The protocol described here is version
.BR 02 .
The client is responsible for choosing a common
version and sending it in the
.B VtThello
message, described below.
.PP
After the initial version exchange, the client transmits
.I requests
.RI ( T-messages )
to the server, which subsequently returns
.I replies
.RI ( R-messages )
to the client.
The combined act of transmitting (receiving) a request
of a particular type, and receiving (transmitting) its reply
is called a
.I transaction
of that type.
.PP
Each message consists of a sequence of bytes.
Two-byte fields hold unsigned integers represented
in big-endian order (most significant byte first).
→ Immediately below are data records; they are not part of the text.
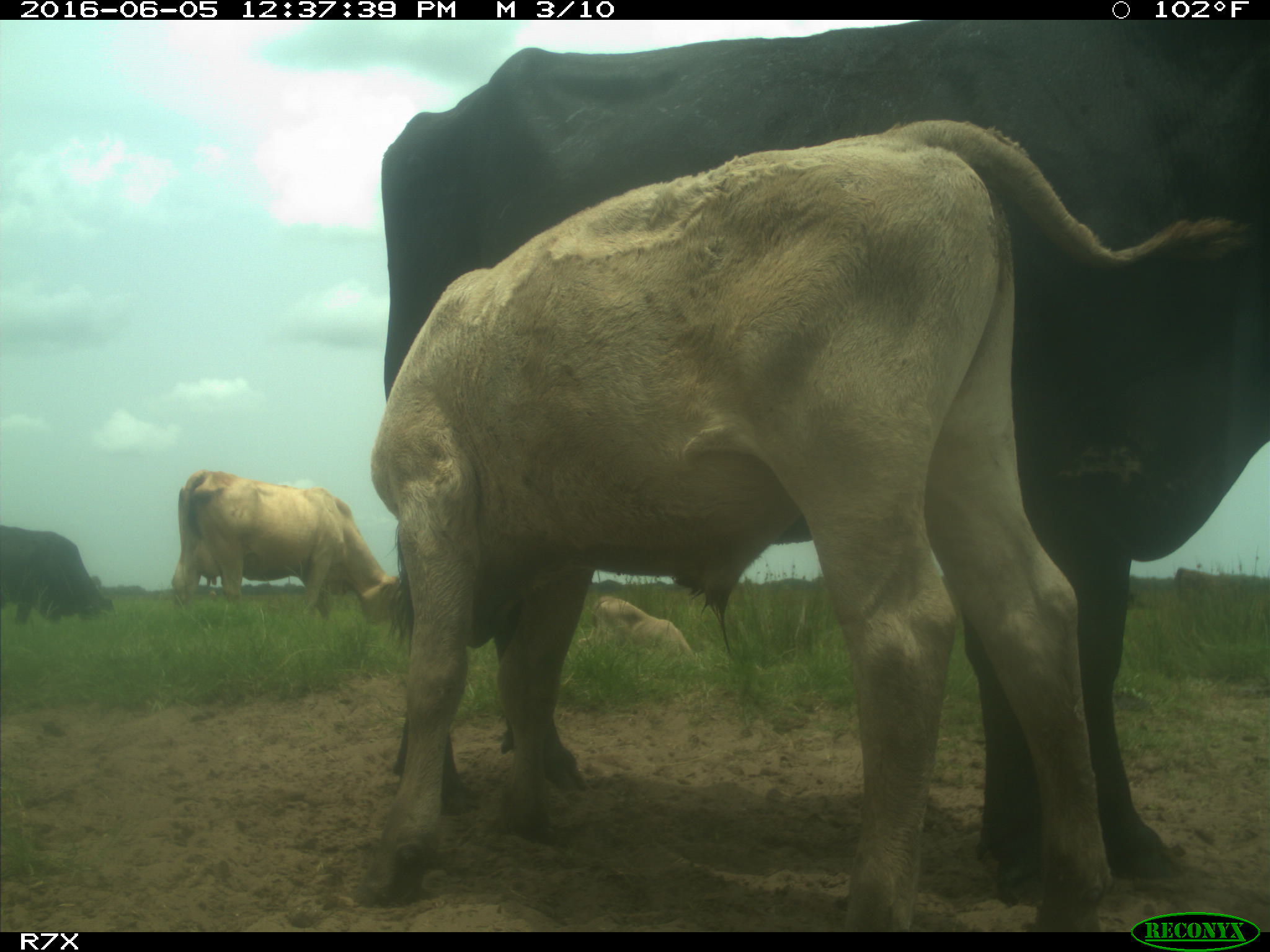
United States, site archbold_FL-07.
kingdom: Animalia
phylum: Chordata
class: Mammalia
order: Artiodactyla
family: Bovidae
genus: Bos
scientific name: Bos taurus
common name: domestic cow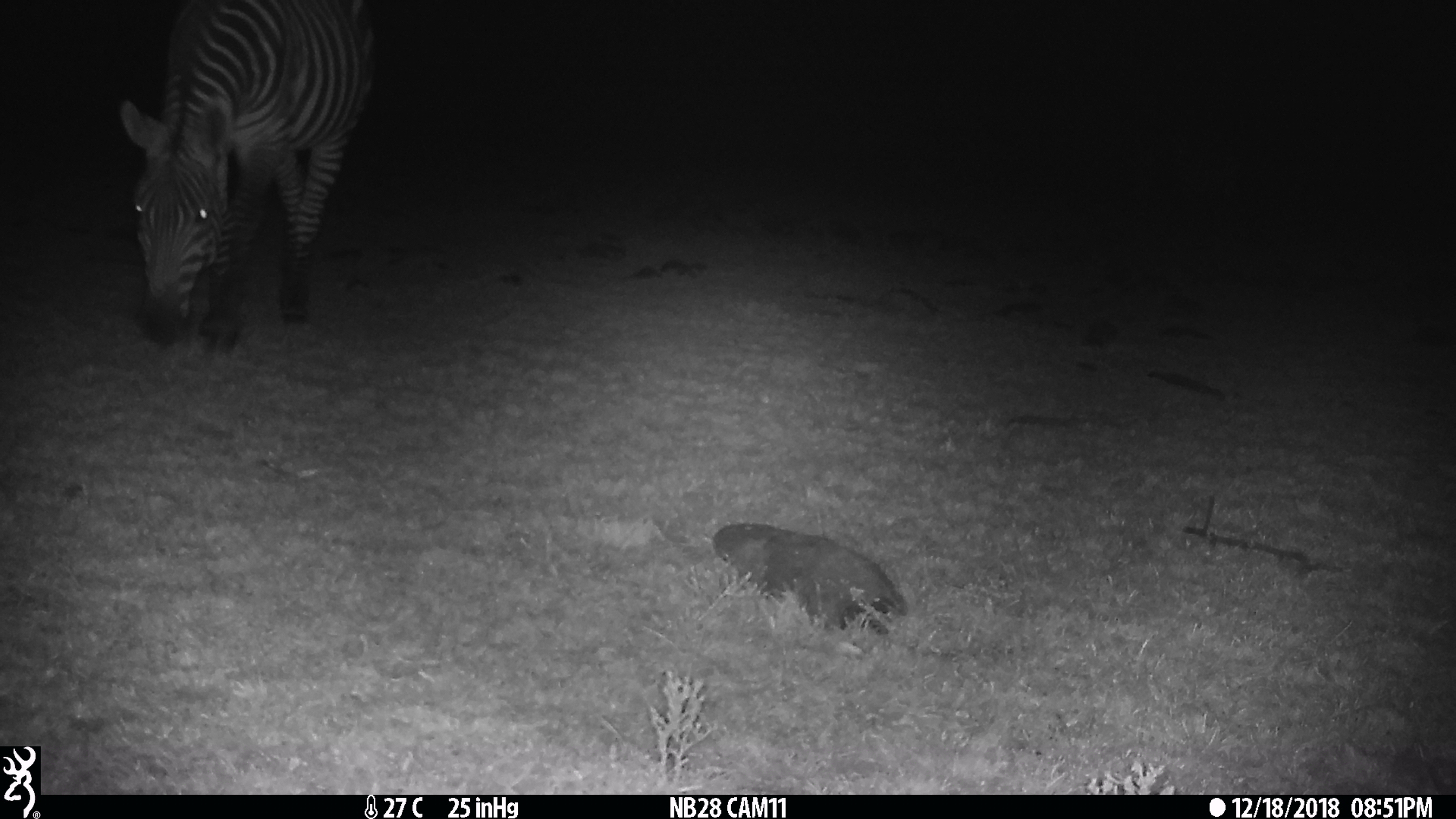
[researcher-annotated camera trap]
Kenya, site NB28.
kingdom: Animalia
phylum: Chordata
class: Mammalia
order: Perissodactyla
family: Equidae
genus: Equus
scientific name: Equus quagga burchellii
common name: burchell's zebra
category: zebra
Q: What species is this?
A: Zebra (burchell's zebra) (Equus quagga burchellii).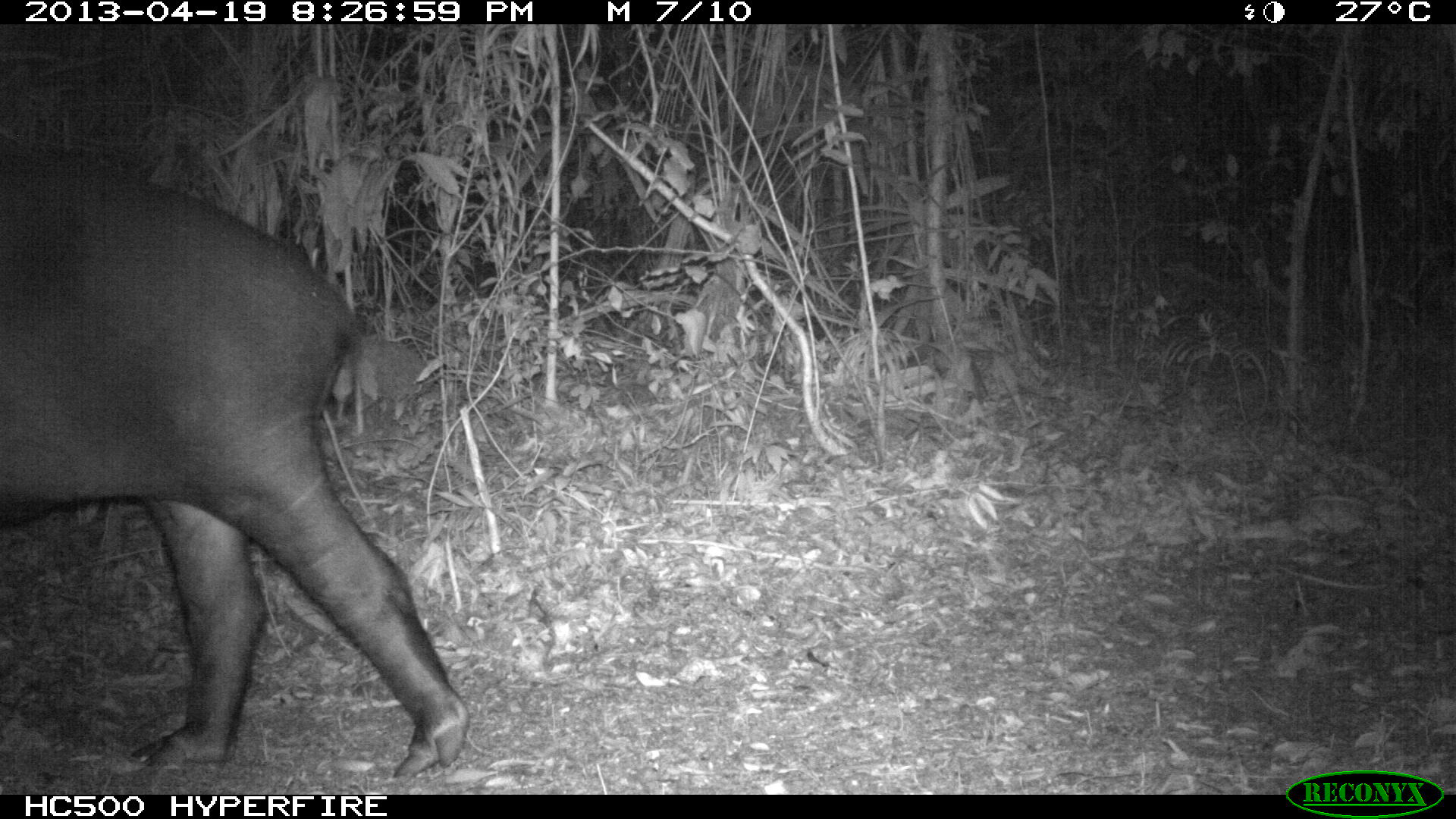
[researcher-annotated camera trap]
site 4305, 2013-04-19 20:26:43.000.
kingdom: Animalia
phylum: Chordata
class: Mammalia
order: Perissodactyla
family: Tapiridae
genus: Tapirus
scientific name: Tapirus bairdii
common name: baird's tapir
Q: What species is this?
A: Tapirus bairdii (baird's tapir).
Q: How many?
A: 2.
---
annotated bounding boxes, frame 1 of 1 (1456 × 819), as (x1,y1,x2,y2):
tapirus bairdii: (0,154,470,779)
Data items of variable lengths are represented by
a one-byte field specifying a count,
.IR n ,
followed by
.I n
bytes of data.
Text strings are represented similarly,
using a two-byte count with
the text itself stored as a UTF-encoded sequence
of Unicode characters (see
.IR utf (7)).
Text strings are not
.SM NUL\c
-terminated:
.I n
counts the bytes of UTF data, which include no final
zero byte.
The
.SM NUL
character is illegal in text strings in the Venti protocol.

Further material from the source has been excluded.